Méthodologie, principes, référentiel, l’auteur des cahiers des charges a tout dit… sauf l’essentiel. Et l’essentiel étant que les cahiers des charges de la SNRT et de SOREAD-2M doivent repasser par la case « amendement ». Et depuis que le Roi a reçu le chef de gouvernement, accompagné des ministres Baha et El Khalfi, pour leur signifier l’impératif du  respect du pluralisme  que prône la Constitution, un silence assourdissant entoure le sort de ces cahiers des charges dont une partie devait entrer en vigueur demain mardi 1er mai.
Politiquement, le PJD a joué gros...et perdu.  En faisant de la réforme une question purement partisane et non pas gouvernementale,  les islamistes du gouvernement n’ont pas tenu compte de leurs alliés de la majorité dont ils ne peuvent, après coup, solliciter le soutien. El Khalfi est aujourd’hui invité à revoir sa copie. Sa famille politique aussi. Difficile de l’admettre publiquement d’autant que le ministre de la Communication –comme celui de la Justice d’ailleurs- a brandi, lors du débat sur le budget de son département, la menace de la démission s’il était dans l’incapacité de faire aboutir ses réformes.

El Khalfi prend ses distances sans le dire

« J’ai fait ce que j’avais à faire.
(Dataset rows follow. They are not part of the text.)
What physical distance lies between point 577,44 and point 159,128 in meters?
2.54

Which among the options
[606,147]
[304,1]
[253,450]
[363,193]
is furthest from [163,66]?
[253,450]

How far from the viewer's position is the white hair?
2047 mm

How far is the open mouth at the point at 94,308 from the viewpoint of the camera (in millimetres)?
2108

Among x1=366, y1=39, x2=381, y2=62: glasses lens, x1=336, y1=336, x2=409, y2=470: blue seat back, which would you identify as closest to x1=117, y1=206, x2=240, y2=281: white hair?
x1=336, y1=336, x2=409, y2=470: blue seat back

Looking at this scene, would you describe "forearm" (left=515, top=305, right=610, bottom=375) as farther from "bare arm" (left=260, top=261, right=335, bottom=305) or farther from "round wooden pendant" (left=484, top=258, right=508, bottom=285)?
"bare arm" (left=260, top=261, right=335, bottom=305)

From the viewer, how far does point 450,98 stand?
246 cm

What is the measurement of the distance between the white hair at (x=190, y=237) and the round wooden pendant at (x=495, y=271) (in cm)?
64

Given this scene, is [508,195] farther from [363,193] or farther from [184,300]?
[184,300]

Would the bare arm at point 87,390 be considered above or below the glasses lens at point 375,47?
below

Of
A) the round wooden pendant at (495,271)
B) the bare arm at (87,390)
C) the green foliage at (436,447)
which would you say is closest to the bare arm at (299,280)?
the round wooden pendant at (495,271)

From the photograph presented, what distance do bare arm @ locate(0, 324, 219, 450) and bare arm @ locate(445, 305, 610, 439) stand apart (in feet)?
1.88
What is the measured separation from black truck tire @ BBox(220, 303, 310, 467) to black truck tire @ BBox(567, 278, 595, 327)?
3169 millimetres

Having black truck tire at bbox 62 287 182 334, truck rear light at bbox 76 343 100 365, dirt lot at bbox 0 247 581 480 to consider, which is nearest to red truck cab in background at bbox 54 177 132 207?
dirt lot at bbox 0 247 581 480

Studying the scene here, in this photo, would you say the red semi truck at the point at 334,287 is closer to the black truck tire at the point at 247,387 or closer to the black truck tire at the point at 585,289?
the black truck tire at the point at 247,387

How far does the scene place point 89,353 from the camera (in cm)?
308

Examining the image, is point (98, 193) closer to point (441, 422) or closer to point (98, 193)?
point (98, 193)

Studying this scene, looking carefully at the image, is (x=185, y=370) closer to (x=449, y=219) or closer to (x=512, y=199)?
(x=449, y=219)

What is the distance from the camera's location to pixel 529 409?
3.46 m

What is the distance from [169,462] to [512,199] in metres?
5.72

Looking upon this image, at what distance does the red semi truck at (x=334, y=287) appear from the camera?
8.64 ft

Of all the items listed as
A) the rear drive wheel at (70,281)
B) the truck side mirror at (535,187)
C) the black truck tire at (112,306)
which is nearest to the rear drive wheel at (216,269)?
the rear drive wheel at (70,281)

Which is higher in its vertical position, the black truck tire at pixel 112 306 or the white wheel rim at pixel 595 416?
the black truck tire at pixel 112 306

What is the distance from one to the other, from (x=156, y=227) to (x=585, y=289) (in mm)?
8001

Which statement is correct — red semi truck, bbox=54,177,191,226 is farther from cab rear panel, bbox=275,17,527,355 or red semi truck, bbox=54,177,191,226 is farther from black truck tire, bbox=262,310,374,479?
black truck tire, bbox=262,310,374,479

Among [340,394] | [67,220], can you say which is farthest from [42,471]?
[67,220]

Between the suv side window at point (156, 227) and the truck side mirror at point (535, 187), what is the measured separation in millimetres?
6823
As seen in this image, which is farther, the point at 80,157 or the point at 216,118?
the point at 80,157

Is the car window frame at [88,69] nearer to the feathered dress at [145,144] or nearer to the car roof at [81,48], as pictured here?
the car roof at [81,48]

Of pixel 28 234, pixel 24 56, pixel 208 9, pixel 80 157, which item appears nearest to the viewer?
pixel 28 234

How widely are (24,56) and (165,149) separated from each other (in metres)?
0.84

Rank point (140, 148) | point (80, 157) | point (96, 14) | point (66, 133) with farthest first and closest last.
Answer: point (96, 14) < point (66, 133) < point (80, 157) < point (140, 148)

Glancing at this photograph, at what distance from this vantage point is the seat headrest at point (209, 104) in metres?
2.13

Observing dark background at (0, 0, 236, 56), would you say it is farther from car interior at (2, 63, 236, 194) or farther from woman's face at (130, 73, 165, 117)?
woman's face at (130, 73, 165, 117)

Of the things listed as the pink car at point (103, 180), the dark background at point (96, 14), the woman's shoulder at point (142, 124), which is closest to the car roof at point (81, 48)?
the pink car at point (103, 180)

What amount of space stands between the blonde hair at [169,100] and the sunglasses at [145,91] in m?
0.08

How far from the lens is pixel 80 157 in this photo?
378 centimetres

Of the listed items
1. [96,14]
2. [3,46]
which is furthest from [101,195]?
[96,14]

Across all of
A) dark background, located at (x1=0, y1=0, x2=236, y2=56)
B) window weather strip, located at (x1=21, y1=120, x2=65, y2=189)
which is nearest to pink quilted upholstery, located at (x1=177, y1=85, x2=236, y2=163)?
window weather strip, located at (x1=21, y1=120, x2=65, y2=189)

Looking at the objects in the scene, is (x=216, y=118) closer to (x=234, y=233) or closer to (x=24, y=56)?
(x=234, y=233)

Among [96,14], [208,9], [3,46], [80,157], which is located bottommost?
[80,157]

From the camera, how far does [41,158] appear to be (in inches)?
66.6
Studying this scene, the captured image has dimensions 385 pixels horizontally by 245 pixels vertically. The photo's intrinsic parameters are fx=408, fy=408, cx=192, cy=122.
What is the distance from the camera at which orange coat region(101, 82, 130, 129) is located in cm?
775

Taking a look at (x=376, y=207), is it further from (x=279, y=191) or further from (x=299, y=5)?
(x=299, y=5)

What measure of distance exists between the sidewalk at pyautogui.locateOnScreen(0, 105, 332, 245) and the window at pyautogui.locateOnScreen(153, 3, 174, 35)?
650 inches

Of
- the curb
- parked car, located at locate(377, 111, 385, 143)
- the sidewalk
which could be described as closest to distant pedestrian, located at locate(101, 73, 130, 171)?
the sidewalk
J’ai préparé les cahiers des charges du pôle audiovisuel public en respectant la méthodologie réglementaire et la Constitution et après avoir obtenu la validation de la HACA. Aujourd’hui, les cahiers des charges sont entre les mains du gouvernement .» La déclaration du ministre de la Communication devant les députés doit être lue avec la plus grande attention.
C’est l’Exécutif qui hérite de la patate chaude. Si amendement il y a des cahiers des charges –et il y aura bel et bien rectification dans le sens du pluralisme- elle viendra du gouvernement. A l’évidence, M. El Khalfi qui avait fait de ces cahiers des charges une affaire personnelle  ne veut pas prendre le risque de se voir  accuser de reculade ou d’avoir cédé à une quelconque pression, oublieux du fait que la seule pression prise ici en considération est celle de l’opinion publique. Comment balayer d’un revers de la main ces acteurs politiques, ces associatifs,  ces professionnels qui se sont inquiétés de cette tentative de coup de force à la télévision ? Comment rester sourd devant ce débat sur la nécessaire indépendance des médias publics, un débat que ces nouveaux cahiers des charges sous forme de grilles des programmes ont  eu le mérite de soulever ? La posture du ministre de la Communication construite sur la base « ce n’est pas moi qui revient sur ces cahiers des charges mais le gouvernement » signifie bien que M. El Khalfi refuse d’écouter les clameurs du débat qui traverse la société.   Ce qui ne manquera pas de soulever la question de la gestion des amendements des cahiers des charges placés sous la tutelle d’un ministre qui donne l’impression de prendre ses distances avec toute révision de son projet.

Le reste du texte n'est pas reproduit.